Fall TV 2013: 'Dads' and 'Brooklyn Nine-Nine' miss the mark for FOX's comedy snap-judgments
FOX President of Entertainment, Kevin Reilly, insisted Monday at the network's 2013 Upfront presentation that the network had hit a successful stride this year with "smart, upscale" comedies. And he was right. "New Girl" has thrived in its second season, and "The Mindy Project" appeals to that upscale (read: wealthy, with disposable income to spend on whims inspired by TV commercial) audience.
But the new comedies that FOX is touting for its Fall 2013 schedule are far from smart and upscale. Instead, they seemed to choose crude, stupid humor (networks like to call this "broad") for their fall launch, saving more nuanced and sweet (and "upscale") comedies like "Surviving Jack" and "Us & Them" for their midseason launch.
Everyone's been looking forward to "Dads" because it comes from comedic mastermind Seth Macfarlane, in his first live-action TV offering. The multicam show stars Seth Green and Giovanni Ribisi as successful video game creators whose curmudgeonly fathers (Martin Mull and Peter Riegert) intrude on their lives. Despite the considerable talent both in front of and behind the camera, the vulgar jokes that play as witty on "Family Guy" fall flat here, particularly the tired Asian schoolgirl stereotype. Call it whatever you want -- hipster/ironic/faux/casual racism -- there's enough of it on television and it's not edgy or fresh. This show seems to be built on the same foundations as Macfarlane's Oscar jokes, which were more offensive than memorable.
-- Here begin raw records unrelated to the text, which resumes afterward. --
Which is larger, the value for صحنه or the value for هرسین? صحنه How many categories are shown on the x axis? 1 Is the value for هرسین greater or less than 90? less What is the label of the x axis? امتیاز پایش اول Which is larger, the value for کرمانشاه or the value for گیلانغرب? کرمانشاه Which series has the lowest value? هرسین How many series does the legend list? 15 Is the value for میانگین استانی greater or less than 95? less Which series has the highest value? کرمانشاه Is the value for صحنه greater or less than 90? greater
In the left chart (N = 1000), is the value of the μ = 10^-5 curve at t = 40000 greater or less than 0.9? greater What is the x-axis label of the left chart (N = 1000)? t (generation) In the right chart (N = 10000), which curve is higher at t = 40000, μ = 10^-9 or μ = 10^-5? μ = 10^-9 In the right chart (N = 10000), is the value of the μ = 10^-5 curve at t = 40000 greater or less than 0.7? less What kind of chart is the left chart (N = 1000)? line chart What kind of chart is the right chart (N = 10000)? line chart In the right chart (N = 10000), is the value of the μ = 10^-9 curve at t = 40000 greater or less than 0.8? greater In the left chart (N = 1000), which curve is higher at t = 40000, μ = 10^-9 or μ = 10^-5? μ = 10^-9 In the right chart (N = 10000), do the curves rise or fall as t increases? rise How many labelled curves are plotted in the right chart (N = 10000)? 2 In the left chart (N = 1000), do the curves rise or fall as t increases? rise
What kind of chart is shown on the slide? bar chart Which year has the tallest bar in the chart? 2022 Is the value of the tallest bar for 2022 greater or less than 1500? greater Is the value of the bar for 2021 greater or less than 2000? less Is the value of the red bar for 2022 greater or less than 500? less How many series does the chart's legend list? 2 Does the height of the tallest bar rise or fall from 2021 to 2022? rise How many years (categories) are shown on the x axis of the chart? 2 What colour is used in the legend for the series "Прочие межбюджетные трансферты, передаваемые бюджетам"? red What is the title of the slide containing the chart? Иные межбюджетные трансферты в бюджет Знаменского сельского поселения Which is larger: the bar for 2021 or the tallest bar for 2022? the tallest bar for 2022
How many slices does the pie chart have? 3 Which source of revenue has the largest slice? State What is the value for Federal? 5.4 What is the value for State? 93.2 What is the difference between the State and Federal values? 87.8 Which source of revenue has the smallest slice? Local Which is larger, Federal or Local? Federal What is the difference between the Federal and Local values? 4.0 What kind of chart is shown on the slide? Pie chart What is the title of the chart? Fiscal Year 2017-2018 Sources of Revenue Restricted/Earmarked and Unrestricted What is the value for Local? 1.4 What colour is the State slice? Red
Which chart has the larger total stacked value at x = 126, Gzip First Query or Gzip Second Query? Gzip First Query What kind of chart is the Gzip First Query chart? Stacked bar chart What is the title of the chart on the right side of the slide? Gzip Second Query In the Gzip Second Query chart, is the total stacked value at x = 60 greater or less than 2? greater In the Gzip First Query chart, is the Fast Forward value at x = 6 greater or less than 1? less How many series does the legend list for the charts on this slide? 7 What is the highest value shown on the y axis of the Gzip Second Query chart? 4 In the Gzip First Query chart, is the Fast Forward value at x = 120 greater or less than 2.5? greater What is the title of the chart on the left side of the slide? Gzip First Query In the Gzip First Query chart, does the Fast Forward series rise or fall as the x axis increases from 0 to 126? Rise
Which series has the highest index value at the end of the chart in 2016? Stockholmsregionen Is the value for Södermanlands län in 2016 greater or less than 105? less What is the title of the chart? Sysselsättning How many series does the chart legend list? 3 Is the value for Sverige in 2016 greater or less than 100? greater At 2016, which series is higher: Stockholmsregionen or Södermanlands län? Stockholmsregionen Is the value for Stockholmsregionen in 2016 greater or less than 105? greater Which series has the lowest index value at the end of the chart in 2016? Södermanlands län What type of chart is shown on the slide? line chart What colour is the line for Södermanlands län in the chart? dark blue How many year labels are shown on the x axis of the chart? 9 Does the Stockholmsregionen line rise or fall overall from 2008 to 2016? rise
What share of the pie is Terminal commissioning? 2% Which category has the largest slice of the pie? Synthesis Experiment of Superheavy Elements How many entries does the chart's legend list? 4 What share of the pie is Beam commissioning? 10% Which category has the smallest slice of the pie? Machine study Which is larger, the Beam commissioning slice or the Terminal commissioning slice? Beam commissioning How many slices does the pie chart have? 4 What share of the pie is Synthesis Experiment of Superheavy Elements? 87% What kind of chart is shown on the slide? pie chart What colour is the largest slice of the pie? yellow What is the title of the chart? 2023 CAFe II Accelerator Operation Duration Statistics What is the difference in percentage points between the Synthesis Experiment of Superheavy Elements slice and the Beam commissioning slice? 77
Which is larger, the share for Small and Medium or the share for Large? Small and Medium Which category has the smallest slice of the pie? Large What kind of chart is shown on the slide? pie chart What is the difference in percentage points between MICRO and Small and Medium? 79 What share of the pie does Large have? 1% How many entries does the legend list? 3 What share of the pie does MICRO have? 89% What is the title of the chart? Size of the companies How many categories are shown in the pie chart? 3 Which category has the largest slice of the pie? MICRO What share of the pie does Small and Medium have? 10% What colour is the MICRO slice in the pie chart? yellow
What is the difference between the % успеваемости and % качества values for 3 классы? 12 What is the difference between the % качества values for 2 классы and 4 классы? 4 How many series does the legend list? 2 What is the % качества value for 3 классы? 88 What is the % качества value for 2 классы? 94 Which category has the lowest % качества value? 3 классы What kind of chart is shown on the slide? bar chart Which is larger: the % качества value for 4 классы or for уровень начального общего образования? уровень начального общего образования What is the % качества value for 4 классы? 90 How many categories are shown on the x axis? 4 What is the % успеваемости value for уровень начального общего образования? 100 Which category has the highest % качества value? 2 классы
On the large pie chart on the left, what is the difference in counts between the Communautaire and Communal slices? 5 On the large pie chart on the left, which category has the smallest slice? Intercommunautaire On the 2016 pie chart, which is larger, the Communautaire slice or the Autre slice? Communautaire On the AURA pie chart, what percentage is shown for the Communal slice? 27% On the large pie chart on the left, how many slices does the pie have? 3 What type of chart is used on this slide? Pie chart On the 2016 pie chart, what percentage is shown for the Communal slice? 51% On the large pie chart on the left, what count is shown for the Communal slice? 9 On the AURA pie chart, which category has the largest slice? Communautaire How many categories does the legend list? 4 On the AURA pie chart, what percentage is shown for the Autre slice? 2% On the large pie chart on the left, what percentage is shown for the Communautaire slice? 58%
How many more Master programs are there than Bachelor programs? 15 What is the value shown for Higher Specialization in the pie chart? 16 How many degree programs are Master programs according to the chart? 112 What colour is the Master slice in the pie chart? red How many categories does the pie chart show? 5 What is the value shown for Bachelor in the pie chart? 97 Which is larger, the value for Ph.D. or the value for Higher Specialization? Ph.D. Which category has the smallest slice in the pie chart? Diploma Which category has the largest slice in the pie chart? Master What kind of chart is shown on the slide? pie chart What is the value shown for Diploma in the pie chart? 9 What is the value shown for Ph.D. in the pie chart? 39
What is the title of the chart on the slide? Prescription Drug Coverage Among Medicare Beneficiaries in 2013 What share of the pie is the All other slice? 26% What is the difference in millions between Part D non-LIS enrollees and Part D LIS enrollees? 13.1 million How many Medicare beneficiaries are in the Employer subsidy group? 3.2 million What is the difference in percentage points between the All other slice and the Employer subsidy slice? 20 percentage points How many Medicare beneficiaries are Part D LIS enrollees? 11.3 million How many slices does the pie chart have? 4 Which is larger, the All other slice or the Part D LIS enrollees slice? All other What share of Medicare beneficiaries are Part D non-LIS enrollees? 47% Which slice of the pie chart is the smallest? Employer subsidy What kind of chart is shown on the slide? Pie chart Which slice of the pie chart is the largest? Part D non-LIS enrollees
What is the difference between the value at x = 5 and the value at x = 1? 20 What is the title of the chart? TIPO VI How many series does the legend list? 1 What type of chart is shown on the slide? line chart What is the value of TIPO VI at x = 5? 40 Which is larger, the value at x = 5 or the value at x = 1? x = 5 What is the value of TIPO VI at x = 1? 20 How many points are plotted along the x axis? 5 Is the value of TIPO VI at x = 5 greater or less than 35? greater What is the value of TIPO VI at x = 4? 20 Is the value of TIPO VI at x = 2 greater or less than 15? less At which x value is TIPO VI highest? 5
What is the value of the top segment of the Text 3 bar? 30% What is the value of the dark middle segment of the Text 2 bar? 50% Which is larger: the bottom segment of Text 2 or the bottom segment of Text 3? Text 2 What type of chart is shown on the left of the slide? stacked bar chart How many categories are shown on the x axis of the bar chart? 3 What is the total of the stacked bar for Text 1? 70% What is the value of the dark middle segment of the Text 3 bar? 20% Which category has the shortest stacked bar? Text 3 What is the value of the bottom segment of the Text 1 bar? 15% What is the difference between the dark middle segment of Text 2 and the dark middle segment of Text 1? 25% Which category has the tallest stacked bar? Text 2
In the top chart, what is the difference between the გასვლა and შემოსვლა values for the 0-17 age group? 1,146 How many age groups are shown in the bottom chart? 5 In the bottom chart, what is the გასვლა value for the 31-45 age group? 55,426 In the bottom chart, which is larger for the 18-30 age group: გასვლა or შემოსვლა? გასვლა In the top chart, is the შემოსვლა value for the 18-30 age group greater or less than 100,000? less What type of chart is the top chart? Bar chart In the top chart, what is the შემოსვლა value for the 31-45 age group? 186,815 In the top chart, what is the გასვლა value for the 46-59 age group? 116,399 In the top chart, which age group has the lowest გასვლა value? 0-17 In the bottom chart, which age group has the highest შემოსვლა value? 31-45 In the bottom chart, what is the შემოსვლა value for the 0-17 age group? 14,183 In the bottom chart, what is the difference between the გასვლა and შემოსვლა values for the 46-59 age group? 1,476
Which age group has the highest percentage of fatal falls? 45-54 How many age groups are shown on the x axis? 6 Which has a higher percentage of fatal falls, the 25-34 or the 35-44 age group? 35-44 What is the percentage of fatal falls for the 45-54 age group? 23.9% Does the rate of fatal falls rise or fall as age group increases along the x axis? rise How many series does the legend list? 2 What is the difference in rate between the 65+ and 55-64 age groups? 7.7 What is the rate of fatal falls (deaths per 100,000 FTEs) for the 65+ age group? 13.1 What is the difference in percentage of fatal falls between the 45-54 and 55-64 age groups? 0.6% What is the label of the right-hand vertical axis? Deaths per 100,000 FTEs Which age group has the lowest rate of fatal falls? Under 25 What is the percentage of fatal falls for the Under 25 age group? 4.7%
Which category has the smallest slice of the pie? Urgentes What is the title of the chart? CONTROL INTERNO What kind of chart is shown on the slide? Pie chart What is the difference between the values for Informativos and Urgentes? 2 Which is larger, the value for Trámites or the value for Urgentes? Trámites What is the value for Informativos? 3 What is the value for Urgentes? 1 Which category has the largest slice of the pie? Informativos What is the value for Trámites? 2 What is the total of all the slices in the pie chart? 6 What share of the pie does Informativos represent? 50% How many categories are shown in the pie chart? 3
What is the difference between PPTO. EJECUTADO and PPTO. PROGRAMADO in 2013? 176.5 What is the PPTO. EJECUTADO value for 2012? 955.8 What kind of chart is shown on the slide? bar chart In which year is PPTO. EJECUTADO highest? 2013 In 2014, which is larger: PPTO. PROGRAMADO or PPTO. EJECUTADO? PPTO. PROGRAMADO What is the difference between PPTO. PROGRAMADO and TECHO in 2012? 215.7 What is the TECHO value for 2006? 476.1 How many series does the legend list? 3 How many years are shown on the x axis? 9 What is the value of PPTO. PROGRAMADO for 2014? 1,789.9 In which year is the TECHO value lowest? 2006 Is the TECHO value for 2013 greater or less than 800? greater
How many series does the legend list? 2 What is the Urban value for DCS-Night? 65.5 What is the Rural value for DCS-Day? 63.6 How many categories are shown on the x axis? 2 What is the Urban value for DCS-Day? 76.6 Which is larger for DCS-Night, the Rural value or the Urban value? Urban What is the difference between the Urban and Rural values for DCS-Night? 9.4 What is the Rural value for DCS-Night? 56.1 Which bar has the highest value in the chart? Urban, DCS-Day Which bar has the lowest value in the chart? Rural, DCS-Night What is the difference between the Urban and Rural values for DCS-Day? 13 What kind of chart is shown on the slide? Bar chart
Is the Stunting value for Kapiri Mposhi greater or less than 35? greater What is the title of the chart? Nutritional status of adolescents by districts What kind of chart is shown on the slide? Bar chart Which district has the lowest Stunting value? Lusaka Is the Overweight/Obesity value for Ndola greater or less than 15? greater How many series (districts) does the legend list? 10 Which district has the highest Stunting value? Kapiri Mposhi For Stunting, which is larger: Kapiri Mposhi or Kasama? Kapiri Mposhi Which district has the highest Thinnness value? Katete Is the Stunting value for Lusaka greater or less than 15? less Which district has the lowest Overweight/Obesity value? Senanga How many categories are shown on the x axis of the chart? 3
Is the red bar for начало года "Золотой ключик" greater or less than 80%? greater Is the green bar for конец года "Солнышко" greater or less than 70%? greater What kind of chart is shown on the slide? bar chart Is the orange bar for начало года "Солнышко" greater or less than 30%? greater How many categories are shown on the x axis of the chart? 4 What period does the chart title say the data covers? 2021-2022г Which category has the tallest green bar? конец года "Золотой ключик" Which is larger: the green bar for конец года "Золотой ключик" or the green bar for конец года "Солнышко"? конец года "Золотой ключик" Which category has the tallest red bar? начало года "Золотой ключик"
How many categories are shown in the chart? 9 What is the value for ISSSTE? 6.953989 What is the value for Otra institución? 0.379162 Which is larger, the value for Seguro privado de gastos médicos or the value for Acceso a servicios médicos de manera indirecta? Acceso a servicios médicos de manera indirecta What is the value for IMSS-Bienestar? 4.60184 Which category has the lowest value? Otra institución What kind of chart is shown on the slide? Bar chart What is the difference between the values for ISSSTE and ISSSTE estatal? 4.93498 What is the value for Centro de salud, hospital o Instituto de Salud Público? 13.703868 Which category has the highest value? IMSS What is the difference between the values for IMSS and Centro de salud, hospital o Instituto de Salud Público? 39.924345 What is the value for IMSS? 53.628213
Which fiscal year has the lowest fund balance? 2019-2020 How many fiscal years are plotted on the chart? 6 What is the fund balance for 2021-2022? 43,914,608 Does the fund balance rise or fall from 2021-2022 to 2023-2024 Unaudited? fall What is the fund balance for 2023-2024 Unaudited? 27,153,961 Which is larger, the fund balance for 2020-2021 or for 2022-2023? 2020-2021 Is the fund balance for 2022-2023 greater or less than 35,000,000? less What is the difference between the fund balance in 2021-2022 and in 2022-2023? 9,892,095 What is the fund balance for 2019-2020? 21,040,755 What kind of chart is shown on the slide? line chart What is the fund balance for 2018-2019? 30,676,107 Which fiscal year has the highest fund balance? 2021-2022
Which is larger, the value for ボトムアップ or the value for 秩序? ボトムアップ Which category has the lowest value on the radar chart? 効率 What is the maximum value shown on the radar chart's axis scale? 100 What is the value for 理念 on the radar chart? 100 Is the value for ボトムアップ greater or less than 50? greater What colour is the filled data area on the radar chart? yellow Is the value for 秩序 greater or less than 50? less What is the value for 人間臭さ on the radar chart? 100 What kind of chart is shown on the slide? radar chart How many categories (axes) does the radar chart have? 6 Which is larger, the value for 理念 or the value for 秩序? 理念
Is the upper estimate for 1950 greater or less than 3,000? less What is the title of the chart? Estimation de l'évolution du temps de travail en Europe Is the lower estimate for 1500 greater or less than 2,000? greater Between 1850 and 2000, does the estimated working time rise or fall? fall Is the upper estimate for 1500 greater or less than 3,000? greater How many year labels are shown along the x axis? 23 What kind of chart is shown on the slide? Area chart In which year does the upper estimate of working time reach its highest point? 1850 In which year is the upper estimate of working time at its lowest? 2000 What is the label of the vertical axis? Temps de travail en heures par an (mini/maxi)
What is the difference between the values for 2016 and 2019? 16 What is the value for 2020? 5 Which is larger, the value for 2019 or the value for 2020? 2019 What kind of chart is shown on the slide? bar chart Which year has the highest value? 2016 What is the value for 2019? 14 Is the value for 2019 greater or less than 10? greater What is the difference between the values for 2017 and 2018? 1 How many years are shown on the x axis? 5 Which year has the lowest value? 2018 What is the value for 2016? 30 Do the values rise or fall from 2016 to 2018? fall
"Brooklyn Nine-Nine" is a cop comedy specifically written for Andy Samberg by "Parks and Recreation" dream team Dan Goor and Michael Schur. Samberg stars as Jake, a crackshot detective who can crack any case -- "the only puzzle he hasn't solved is how to grow up." Yes, that line is actually in the pilot. Andre Braugher plays his new captain, whose rigid rules and by-the-book philosophy gets in the way of Jake's general tomfoolery in the department. Again, there's a ton of talent in this show, but two plus two somehow don't make four, judging by this trailer. Samberg plays the character in a big, goofy way, as if it's a four-minute SNL sketch, not a potentially long-lived series. It might work if they were working in a bakery, but the weight of crime-solving cuts some of the humor off at the knees.
The oddest of the bunch is "Enlisted," which FOX has relegated to Friday nights, likely to compete with ABC's family-friendly TGIF-esque lineup. Geoff Stults, Chris Lowell, and Parker Young play brothers working together with a rag-tag group of misfits on an army base. Think "Bad News Bears" in camo. FOX says that the show is about "loyalty, honor, and the American way," which... doesn't seem to align with the trailer, which makes it look like the show is actually about extraordinarily unintelligent people falling down. We understand that they're only playing "war games" here, but since they're supposed to be on an Army base, it's a little hard not to worry that this show may come off as an insult to those who serve the country.